▶ **Task goal**
Produce an exact copy of the lines from the line containing "Regarding this captured" through the last line of the listing below, both ends included, and nothing else.

▶ **Supplied data**
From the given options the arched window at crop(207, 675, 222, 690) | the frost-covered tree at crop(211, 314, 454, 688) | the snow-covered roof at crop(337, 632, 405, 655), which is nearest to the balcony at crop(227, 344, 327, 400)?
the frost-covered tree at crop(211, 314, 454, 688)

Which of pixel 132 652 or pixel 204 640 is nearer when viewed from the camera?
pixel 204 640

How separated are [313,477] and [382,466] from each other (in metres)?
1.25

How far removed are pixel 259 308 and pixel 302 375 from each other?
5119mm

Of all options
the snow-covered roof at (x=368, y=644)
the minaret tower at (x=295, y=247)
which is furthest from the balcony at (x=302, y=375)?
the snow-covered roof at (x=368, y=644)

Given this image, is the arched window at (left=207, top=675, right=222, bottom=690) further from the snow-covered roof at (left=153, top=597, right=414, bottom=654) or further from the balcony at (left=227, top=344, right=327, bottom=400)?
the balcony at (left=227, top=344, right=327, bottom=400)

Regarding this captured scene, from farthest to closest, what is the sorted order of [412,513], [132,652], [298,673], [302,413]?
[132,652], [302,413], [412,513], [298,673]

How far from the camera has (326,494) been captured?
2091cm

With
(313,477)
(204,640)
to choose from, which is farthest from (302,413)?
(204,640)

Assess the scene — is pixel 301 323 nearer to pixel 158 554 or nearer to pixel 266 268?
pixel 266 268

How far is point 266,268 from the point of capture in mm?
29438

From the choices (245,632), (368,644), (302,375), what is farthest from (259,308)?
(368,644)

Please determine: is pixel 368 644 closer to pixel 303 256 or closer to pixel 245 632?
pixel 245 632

▶ **The solution**
Regarding this captured scene, from farthest to closest, what is the sorted order of [412,513], [132,652], [298,673], [302,413]?
[132,652], [302,413], [412,513], [298,673]

How far from the camera has (326,494) been captured?
2091cm

With
(313,477)
(204,640)
to choose from, which is farthest from (302,413)?
(204,640)

Assess the scene — is pixel 301 323 nearer to pixel 158 554 or nearer to pixel 266 268?
pixel 266 268

How far is point 266,268 from the point of capture in mm?
29438

From the choices (245,632), (368,644), (302,375), what is farthest from (259,308)?
(368,644)

Please determine: is pixel 368 644 closer to pixel 303 256 or closer to pixel 245 632?
pixel 245 632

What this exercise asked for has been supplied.